Source text
▽
Paging Dr. Schadenfreude

“Some scientists claim that hydrogen, because it is so plentiful, is the basic building block of the universe. I dispute that. I say there is more stupidity than hydrogen, and that is the basic building block of the universe.” — Frank Zappa

My favorite blog lately? Why Was I Banned?, a hilarious compilation of screengrabs from the “Account Suspensions and Bans” forum at Xbox.com. It’s a concept ripe for Tumblrization: Cull the official forums for the most pathetic complaints by the most egregious offenders, and cheer as Xbox moderators bring down that banhammer once again. The site is a refreshingly transparent look at people getting justly rebuked for their bad behavior. And after my experiences in random matches, it's entirely welcome.

Here's the thing: The game that put me off playing with pubbies on Xbox Live wasn’t GTA IV, Modern Warfare 2 or Halo: Reach. It wasn’t an M-rated military shooter or an open-world crime drama. It was Ghostbusters: The Video Game.
△
Recorded data
▽
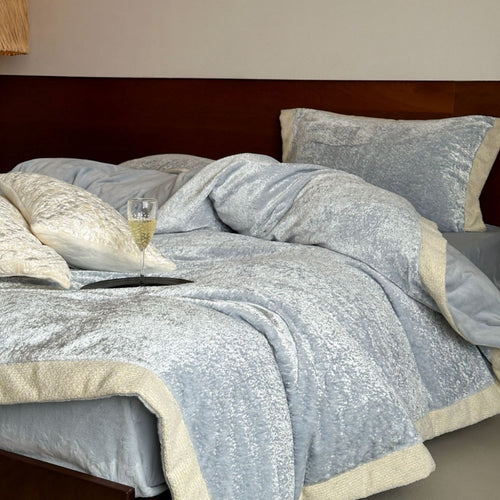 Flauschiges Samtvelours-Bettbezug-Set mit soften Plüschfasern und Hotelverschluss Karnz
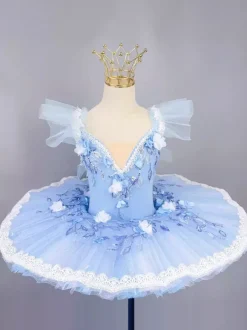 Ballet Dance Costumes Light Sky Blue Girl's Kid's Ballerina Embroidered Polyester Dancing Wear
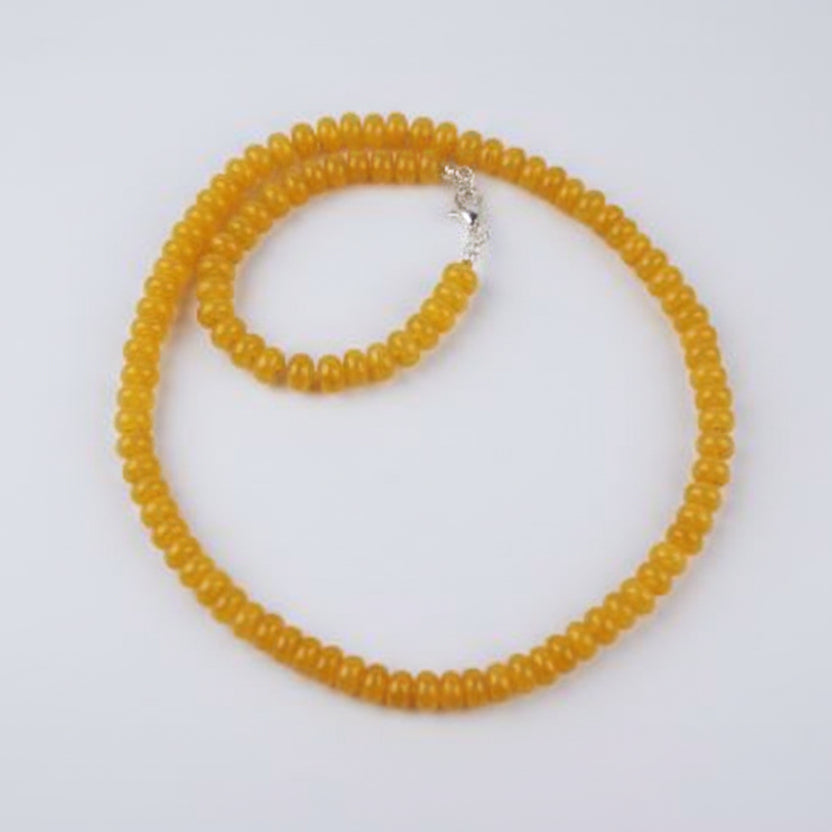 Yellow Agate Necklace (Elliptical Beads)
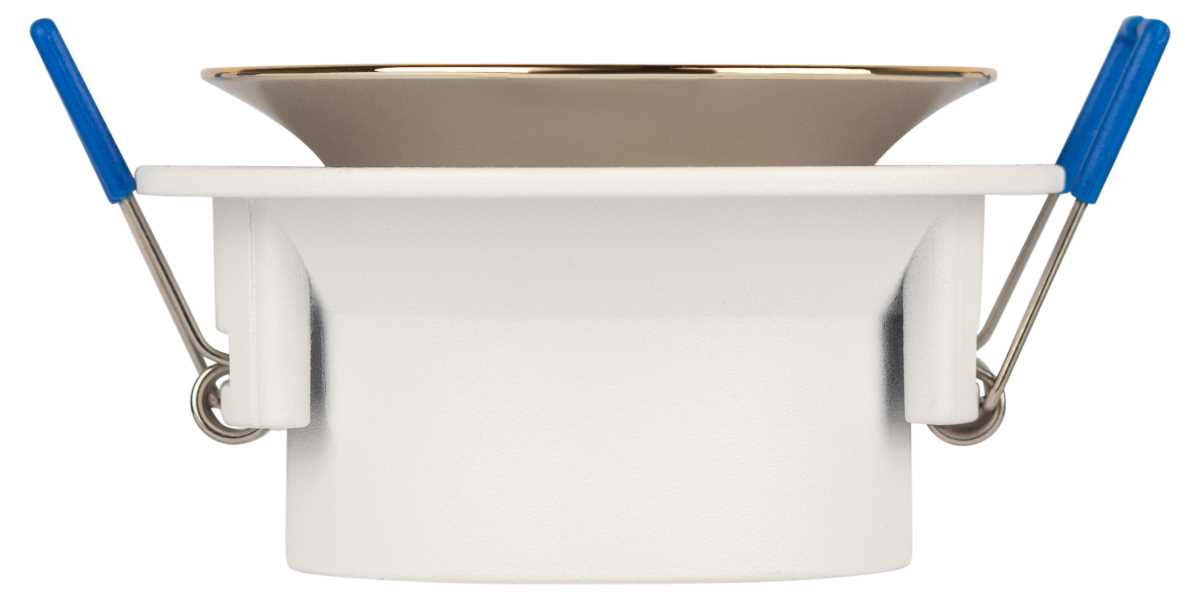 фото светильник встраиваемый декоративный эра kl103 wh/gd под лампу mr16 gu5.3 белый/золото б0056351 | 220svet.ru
△
What the task requires
Continue the piece about the Xbox ban blog from its last sentence.

Task response
One multiplayer mode in Ghostbusters has you and three fellow ‘Busters working together to trap ghosts for fun and profit. Ghosts of various types will spawn around the map, and your team earns cash and experience points for each successful capture. Figuring coordinating with my teammates would be polite, I busted out my little-used headset.

I wish I hadn’t. (Be warned: Bigoted and graphic language ahead.)

Thanks to two particularly uninhibited proto-humans on my team, the first ten minutes of the match were devoted to the relentless badgering of the fourth player—a soft-voiced child who’d had the temerity to admit to being nine years old. “The f*** are you doing on here, little f****t?” they cajoled. “Shouldn’t you be sucking on your momma’s t**?” This, between exhortations to chase down pudgy floating ghosts, or “those fat little n*****s.”

Hope the kid knew how to use the mute function. I didn’t.

I don’t know that I was particularly shocked by the mindless cruelty I was hearing. This was, after all, a public match on Xbox Live—a service not known for its erudite, respectful clientele. Revolting and dismaying as they are, rampant racism, sexism, and homophobia are all par for the course in any given random match. Still, when my genteel request that my teammates “tone it down” netted me three separate private voice messages informing me I was a “p***y,” “f****t,” and/or “f***ing c***,” that was that. I was done with pubbies forever.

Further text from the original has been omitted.